Given problem A
In the capital-ship passage, how many times were capital incentive programs tried in the last 7 years?
Given problem B
Repeat the stretch of the capital-ship passage from "All three times, there" through "Didn’t take it.".

::: Page excerpt

That just makes bashing even more of a chore… and structure spam unbelievably more powerful as a defensive tool than it already is.
No ‘potentially’ about it: members would leave if they were asked to sacrifice their assets without recompense. When our guys lose titans and supers doing the group’s business, those titans and supers get replaced, free of charge. But experience has shown us that simply handing out capitals doesn’t work. We’ve tried.
In just the last 7 years, we’ve tried capital incentive programs at least 3 times that I can remember—capitals, not supercapitals, but at the time we’re talking, capitals were about at the saturation point and use case supers are at now. And by ‘capital incentive programs’, what I mean is: Do you have the skills to needed to start training into carriers? If so, we will hand you, free of charge, the skill book. We’ll give you the hull. Free.
All three times, there was next to no uptake. Biggest group in the game, and we couldn’t give them away. The people who wanted capitals were already working toward them, and most of them, from actual observed behavior wanted to get theirs themselves. They’d be happy to take a replacement if they lost a ship on a fleet, but free out the gate? Nope. Didn’t take it.

::::::
::: Data extract

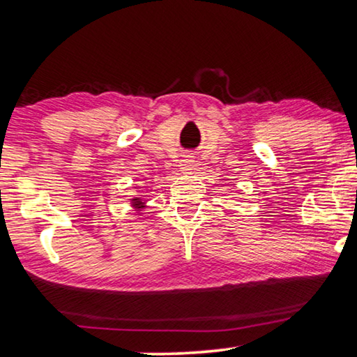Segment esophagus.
Returning a JSON list of instances; mask_svg holds the SVG:
<instances>
[{
    "instance_id": "esophagus-1",
    "label": "esophagus",
    "mask_w": 357,
    "mask_h": 357,
    "mask_svg": "<svg viewBox=\"0 0 357 357\" xmlns=\"http://www.w3.org/2000/svg\"><path fill=\"white\" fill-rule=\"evenodd\" d=\"M197 164H198V162H197L195 155H193V154H185V155H183V159L179 160V167H181V170H183V172L195 170Z\"/></svg>"
}]
</instances>
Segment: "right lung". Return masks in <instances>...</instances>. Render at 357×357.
Wrapping results in <instances>:
<instances>
[{
  "mask_svg": "<svg viewBox=\"0 0 357 357\" xmlns=\"http://www.w3.org/2000/svg\"><path fill=\"white\" fill-rule=\"evenodd\" d=\"M134 203H140V202H138V200H134Z\"/></svg>",
  "mask_w": 357,
  "mask_h": 357,
  "instance_id": "obj_1",
  "label": "right lung"
}]
</instances>
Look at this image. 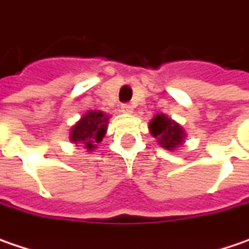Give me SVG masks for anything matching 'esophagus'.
<instances>
[{
	"label": "esophagus",
	"instance_id": "1",
	"mask_svg": "<svg viewBox=\"0 0 249 249\" xmlns=\"http://www.w3.org/2000/svg\"><path fill=\"white\" fill-rule=\"evenodd\" d=\"M122 112H123V113H132V112H133V105H130V103H123V105H122Z\"/></svg>",
	"mask_w": 249,
	"mask_h": 249
}]
</instances>
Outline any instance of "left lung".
I'll return each mask as SVG.
<instances>
[{
  "label": "left lung",
  "instance_id": "left-lung-1",
  "mask_svg": "<svg viewBox=\"0 0 249 249\" xmlns=\"http://www.w3.org/2000/svg\"><path fill=\"white\" fill-rule=\"evenodd\" d=\"M151 134L157 137V142L161 147L167 150H174L184 142V130L180 124L173 122L167 116L157 115L150 122Z\"/></svg>",
  "mask_w": 249,
  "mask_h": 249
}]
</instances>
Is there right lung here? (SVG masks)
<instances>
[{"label":"right lung","mask_w":249,"mask_h":249,"mask_svg":"<svg viewBox=\"0 0 249 249\" xmlns=\"http://www.w3.org/2000/svg\"><path fill=\"white\" fill-rule=\"evenodd\" d=\"M107 129V117L102 112L90 110L82 116L79 122L71 130V140L73 143H83L88 150L95 149V143H100Z\"/></svg>","instance_id":"right-lung-1"}]
</instances>
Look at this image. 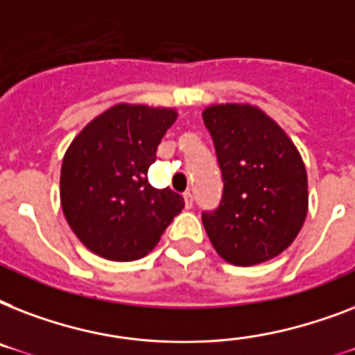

::::::

Complete answer A
At least 3 times.

Complete answer B
All three times, there was next to no uptake. Biggest group in the game, and we couldn’t give them away. The people who wanted capitals were already working toward them, and most of them, from actual observed behavior wanted to get theirs themselves. They’d be happy to take a replacement if they lost a ship on a fleet, but free out the gate? Nope. Didn’t take it.